Data records below:

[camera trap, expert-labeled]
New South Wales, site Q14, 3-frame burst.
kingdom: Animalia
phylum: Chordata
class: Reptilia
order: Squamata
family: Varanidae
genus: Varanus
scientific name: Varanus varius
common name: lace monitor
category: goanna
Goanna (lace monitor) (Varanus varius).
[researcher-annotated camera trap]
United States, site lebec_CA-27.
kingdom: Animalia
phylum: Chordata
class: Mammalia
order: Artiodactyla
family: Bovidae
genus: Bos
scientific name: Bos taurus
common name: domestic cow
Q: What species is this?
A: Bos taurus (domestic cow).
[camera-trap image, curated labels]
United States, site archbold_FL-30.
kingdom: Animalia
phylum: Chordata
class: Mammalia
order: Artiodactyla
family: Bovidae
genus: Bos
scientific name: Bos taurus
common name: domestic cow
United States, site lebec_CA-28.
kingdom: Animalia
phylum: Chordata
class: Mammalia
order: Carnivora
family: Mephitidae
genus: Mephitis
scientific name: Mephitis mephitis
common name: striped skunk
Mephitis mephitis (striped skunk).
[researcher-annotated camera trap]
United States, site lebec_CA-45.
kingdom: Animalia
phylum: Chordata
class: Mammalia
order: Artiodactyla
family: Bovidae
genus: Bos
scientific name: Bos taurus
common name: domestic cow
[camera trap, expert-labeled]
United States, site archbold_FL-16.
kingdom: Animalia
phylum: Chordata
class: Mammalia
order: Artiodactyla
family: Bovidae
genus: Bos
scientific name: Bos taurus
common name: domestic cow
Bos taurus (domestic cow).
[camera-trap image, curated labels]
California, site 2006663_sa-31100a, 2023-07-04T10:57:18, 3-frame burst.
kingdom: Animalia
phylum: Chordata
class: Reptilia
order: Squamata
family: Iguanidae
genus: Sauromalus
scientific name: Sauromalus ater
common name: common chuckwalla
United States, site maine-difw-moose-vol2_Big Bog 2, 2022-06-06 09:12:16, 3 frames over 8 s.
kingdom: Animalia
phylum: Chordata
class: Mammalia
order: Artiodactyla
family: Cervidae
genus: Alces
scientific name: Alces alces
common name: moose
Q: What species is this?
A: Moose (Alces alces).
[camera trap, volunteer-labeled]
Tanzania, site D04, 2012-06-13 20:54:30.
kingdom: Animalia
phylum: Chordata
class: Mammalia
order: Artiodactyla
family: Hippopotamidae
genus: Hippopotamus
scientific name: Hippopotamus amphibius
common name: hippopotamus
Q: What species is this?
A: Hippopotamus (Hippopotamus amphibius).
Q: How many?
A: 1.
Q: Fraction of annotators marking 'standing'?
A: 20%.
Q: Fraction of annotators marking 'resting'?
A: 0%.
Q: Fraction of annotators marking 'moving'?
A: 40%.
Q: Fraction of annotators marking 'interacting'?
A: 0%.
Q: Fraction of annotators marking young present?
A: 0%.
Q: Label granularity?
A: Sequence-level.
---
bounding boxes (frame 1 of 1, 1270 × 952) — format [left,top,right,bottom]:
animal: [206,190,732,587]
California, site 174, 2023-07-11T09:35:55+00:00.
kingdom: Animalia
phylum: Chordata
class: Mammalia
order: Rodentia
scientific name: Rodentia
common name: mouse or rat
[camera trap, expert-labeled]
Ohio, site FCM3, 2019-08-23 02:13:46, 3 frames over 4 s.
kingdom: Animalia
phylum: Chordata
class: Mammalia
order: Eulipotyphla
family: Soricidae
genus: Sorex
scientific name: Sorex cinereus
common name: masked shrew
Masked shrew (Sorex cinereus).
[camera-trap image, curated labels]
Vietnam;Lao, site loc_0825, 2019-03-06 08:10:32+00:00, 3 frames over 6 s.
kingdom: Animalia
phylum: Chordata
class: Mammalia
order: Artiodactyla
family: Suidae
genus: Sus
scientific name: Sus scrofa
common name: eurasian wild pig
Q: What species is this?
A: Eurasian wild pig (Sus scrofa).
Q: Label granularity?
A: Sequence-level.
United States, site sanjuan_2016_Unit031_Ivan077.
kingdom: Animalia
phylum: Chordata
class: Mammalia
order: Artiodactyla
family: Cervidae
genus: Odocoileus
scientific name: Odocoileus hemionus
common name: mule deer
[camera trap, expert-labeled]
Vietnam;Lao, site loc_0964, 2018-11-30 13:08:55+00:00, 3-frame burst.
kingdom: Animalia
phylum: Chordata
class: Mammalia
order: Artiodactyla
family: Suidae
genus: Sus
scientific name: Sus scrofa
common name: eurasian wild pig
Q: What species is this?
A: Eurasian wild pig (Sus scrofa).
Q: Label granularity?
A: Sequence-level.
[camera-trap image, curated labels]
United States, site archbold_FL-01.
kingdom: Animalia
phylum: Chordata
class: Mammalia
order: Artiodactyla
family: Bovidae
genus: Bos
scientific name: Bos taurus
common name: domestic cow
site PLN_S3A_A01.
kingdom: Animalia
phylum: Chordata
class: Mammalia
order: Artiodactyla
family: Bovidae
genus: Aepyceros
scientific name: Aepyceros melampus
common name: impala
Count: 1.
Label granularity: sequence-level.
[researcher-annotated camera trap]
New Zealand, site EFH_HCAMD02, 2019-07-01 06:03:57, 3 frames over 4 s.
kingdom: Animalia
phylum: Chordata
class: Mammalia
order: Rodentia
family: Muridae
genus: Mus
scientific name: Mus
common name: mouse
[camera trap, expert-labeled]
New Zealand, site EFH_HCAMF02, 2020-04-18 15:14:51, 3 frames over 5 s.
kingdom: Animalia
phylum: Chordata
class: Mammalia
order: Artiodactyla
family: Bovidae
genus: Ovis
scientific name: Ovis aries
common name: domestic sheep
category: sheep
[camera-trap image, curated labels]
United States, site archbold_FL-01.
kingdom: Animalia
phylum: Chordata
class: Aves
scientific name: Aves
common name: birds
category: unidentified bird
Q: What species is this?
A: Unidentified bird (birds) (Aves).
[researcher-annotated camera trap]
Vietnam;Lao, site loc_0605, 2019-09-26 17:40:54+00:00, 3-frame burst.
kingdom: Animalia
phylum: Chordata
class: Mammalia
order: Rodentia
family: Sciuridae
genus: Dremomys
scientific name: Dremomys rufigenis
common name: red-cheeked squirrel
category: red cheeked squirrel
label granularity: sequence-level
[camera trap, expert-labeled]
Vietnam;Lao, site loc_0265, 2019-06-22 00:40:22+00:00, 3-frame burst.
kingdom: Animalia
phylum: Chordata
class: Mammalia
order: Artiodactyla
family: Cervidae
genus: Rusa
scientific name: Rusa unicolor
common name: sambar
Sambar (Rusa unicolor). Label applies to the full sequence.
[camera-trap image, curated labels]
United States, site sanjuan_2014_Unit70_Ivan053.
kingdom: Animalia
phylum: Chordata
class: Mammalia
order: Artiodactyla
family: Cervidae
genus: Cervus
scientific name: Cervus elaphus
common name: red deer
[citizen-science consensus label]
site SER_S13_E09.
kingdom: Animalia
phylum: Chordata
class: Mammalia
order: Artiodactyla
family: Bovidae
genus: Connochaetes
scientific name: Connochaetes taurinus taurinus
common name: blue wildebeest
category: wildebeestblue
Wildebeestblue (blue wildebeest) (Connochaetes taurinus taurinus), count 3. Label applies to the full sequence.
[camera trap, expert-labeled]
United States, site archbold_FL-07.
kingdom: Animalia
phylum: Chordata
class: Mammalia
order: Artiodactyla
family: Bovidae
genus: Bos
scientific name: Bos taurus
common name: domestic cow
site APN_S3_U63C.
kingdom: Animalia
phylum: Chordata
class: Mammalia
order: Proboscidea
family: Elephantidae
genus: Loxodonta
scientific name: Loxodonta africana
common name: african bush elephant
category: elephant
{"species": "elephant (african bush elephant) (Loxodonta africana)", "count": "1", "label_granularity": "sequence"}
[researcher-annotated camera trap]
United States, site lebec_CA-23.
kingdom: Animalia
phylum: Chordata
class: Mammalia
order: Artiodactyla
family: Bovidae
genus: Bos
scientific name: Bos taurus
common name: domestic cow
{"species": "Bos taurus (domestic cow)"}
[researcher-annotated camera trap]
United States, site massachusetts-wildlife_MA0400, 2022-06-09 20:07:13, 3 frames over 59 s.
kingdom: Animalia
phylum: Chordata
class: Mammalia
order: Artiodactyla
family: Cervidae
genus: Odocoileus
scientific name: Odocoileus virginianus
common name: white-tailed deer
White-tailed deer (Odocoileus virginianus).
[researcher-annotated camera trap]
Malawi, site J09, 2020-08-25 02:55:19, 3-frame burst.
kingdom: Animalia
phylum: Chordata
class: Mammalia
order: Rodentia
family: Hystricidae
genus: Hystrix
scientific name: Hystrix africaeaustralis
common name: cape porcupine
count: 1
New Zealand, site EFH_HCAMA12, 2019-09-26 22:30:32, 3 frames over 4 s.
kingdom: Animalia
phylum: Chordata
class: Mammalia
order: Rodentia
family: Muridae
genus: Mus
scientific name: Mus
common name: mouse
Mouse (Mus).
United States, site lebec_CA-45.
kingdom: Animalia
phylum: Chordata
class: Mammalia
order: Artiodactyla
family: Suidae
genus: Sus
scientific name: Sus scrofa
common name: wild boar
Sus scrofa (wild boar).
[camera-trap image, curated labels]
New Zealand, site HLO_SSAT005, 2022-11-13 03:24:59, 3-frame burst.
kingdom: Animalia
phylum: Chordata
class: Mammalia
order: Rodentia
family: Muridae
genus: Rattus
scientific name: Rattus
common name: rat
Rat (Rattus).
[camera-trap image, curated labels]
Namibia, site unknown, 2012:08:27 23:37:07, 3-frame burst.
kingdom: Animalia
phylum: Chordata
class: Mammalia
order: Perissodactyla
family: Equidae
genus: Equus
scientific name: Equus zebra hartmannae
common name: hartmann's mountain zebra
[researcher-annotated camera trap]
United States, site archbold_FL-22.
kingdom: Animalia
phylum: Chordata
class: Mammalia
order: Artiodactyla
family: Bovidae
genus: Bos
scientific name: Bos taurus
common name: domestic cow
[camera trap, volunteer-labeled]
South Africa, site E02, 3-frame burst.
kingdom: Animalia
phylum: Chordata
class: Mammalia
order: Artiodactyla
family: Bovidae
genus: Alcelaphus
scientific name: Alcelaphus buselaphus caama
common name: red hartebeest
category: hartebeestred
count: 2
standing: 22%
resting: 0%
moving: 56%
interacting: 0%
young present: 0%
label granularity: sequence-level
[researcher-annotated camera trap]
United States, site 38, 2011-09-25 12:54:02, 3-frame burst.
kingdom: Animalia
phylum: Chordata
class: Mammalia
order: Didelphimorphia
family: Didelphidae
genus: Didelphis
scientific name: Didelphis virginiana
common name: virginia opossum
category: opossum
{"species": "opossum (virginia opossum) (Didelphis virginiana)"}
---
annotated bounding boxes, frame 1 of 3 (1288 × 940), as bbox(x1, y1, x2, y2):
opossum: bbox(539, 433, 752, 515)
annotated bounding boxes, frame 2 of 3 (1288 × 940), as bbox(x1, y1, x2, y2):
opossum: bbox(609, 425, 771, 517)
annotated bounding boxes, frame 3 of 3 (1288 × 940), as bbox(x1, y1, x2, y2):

End of Data records.

* _Aim of the exercise_
Each line from the one containing "annotated bounding boxes, frame 2" to the last line above must be returned exactly, and no line outside that range.

* _Solution to the problem_
annotated bounding boxes, frame 2 of 3 (1288 × 940), as bbox(x1, y1, x2, y2):
opossum: bbox(609, 425, 771, 517)
annotated bounding boxes, frame 3 of 3 (1288 × 940), as bbox(x1, y1, x2, y2):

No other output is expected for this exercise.